Notified Area Council, Pipili & Anr. Vs. Gahar Mohammad & Anr.
(Arising out of SLP (Civil) No. 20672 of 1998)
With
Civil Appeal No. 1268 of 2001
(Arising out of SLP (Civil) No. 3 of 1999)
(Arising out of SLP (Civil) No. 20672 of 1998)
With
Civil Appeal No. 1268 of 2001
(Arising out of SLP (Civil) No. 3 of 1999)
Constitution
Articles 226, 136 – Posts of octroi tax peon and cycle guard – Appointment on daily wages – Attempt to appoint on regular basis – Respondents who were appointees on daily wages, recommended – Appointments made subject to joining within 3 days and production of certificates – Failure – Appointments cancelled – Then decision taken to abolish daily wagers – Interference by High Court. Held that interference was improper as continuance or abolition of daily wages post was within power of employer.
1. Leave granted.
2. In this appeal filed by the Notified Area Council, Pipili in the State of Orissa and its Executive Officer the judgement rendered by the Orissa High Court on 25th August, 1998 in Original Jurisdiction Case Nos. 4419 and 4420 of 1995, is under challenge. The writ petitions were filed by the respondent no. 1 herein (in both the appeals) who were engaged as octroi tax peon and cycle/vehicle guard respectively on daily wages basis. Subsequently, attempt was made to make regular appointments to the said posts. The local employment exchange was requested to recommend names. Names of the said respondents having been recommended, they were issued appointment letters on 22nd March 1995 in which it was stated inter alia that the appointees should join the posts within three days of receipt of the letter and produce the documents, like copies of certificates in support of age, qualification, experience, medical fitness, character certificate and copies of passport size photographs. The respondents having failed to produce certificates, their appointments came to be cancelled on 29th March 1995 as evident from the letter issued by the Executive Officer of the NAC. Thereafter a resolution was passed by the NAC on 27th October 1995 in which a decision was taken to abolish the system of engaging workers on daily wage basis including the engagement of the two respondents. Being aggrieved by the said decision of the NAC, the respondents filed the writ petitions in the High Court, which were disposed of by the judgement dated 25.8.1998, which is under challenge in these appeals.
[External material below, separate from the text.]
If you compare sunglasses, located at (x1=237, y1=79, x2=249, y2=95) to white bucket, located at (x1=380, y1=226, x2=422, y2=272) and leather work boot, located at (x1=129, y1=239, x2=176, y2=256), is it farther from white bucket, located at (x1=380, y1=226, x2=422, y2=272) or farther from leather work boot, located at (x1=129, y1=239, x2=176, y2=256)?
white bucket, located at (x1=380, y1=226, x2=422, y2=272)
3. The High Court, in its judgment, has quashed the resolution dated 27th October 1995 terminating the services of the writ petitioners, respondents herein, and has directed the opposite parties in the writ petitions, the appellants herein, to allow the petitioners to join and discharge their duties in their respective posts within a period of sixty days. The High Court made it clear that the petitioners would not be entitled to any back wages, but would be deemed to be continuing in service from the date of their respective appointments for the purpose of seniority and retirement benefits.
4. From the discussions in the judgment, it is manifest that the High Court “has not appreciated” the resolution of the NAC abolishing the engagement of daily wage workers and has also taken exception to the Executive Officer terminating the appointments of the respondents who were appointed by resolution passed by the Council. From the materials available on record, it is clear that on both the counts the High Court fell into error. The position is fairly well settled that continuance or abolition of posts is within the power of the employer and any decision in that regard is not available to be interfered with by the court unless it is held to be vitiated by mala fide or arbitrary. From the discussions in the judgment under appeal, we do not find that the High Court took into consideration any material on record to come to the conclusion that the resolution passed by the NAC, dispensing with the engagement of daily wage workers, was vitiated on any count. If the employees could not continue as daily wage workers, then the question of their regularisation in the post did not arise. It is relevant to note here that the regular appointments purportedly made by the letter dated 22nd March 1995 had been cancelled within a week, by the letter dated 29th March, 1995. Therefore, when the matter was being considered by the High Court, the case of the respondents could only be considered as daily wage workers and not as regular employees.
5. On consideration of the entire matter, we have no hesitation to hold that the judgment/order passed by the High Court is unsustainable and should be set aside. But the respondents, who were working as daily wage workers under the NAC will be considered for any future vacancy as daily rated worker or regular employee according to law, on priority basis, by waiving age bar if any. The judgment/order dated 25th August, 1995 is set aside. The appeals are allowed with the above observations/directions. No order for cost.